_The task_. Repeat every one of the items below word for word.

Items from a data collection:

(begin)

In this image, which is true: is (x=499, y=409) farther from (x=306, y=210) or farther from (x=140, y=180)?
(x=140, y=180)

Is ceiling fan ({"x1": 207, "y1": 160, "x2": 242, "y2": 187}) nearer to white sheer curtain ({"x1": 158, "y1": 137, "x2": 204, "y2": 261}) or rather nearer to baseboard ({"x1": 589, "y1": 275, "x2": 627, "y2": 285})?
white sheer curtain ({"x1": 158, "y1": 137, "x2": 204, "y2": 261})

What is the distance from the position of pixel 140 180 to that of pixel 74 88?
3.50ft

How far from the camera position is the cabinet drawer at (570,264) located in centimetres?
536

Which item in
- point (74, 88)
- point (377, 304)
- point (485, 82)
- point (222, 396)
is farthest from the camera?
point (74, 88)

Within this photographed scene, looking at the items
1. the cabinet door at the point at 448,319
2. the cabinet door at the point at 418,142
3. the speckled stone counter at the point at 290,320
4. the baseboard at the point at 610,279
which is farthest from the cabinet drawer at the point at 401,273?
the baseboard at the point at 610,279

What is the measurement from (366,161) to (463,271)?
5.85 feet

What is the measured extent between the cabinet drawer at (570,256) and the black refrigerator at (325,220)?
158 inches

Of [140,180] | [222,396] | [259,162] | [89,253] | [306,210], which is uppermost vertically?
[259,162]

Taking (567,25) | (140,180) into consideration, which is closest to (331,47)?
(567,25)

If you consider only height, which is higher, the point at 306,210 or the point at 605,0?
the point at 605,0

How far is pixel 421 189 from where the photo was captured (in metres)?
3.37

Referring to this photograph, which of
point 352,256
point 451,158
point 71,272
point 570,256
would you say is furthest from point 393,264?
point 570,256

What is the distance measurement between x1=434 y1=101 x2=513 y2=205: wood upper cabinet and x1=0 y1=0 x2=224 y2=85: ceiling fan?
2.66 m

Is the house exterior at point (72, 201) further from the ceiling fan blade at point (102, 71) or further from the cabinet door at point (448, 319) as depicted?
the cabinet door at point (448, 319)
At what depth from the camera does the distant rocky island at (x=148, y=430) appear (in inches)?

(end)

_Written answer_.
In this image, which is true: is (x=499, y=409) farther from (x=306, y=210) or farther from (x=140, y=180)?
(x=140, y=180)

Is ceiling fan ({"x1": 207, "y1": 160, "x2": 242, "y2": 187}) nearer to white sheer curtain ({"x1": 158, "y1": 137, "x2": 204, "y2": 261}) or rather nearer to baseboard ({"x1": 589, "y1": 275, "x2": 627, "y2": 285})?
white sheer curtain ({"x1": 158, "y1": 137, "x2": 204, "y2": 261})

What is the distance from the position of pixel 140 180 to that of pixel 74 88?
3.50ft

How far from the camera position is the cabinet drawer at (570,264) located in centimetres?
536

Which item in
- point (74, 88)
- point (377, 304)
- point (485, 82)
- point (222, 396)
is farthest from the camera?
point (74, 88)

Within this photographed scene, looking at the items
1. the cabinet door at the point at 448,319
2. the cabinet door at the point at 418,142
3. the speckled stone counter at the point at 290,320
4. the baseboard at the point at 610,279
which is farthest from the cabinet drawer at the point at 401,273?
the baseboard at the point at 610,279

What is the measurement from (366,161) to (463,271)?
5.85 feet

What is the measured extent between the cabinet drawer at (570,256) and the black refrigerator at (325,220)?
158 inches

Of [140,180] | [222,396] | [259,162] | [89,253] | [306,210], which is uppermost vertically?
[259,162]

Taking (567,25) | (140,180) into consideration, which is closest to (331,47)?
(567,25)

If you consider only height, which is higher, the point at 306,210 or the point at 605,0?
the point at 605,0

How far is pixel 421 189 from where the photo was captured (in metres)?
3.37

Referring to this photograph, which of
point 352,256
point 451,158
point 71,272
point 570,256
would you say is furthest from point 393,264?
point 570,256

What is the distance measurement between x1=434 y1=101 x2=513 y2=205: wood upper cabinet and x1=0 y1=0 x2=224 y2=85: ceiling fan?
2.66 m

Is the house exterior at point (72, 201) further from the ceiling fan blade at point (102, 71) or further from the cabinet door at point (448, 319) as depicted?
the cabinet door at point (448, 319)
At what depth from the camera does the distant rocky island at (x=148, y=430) appear (in inches)?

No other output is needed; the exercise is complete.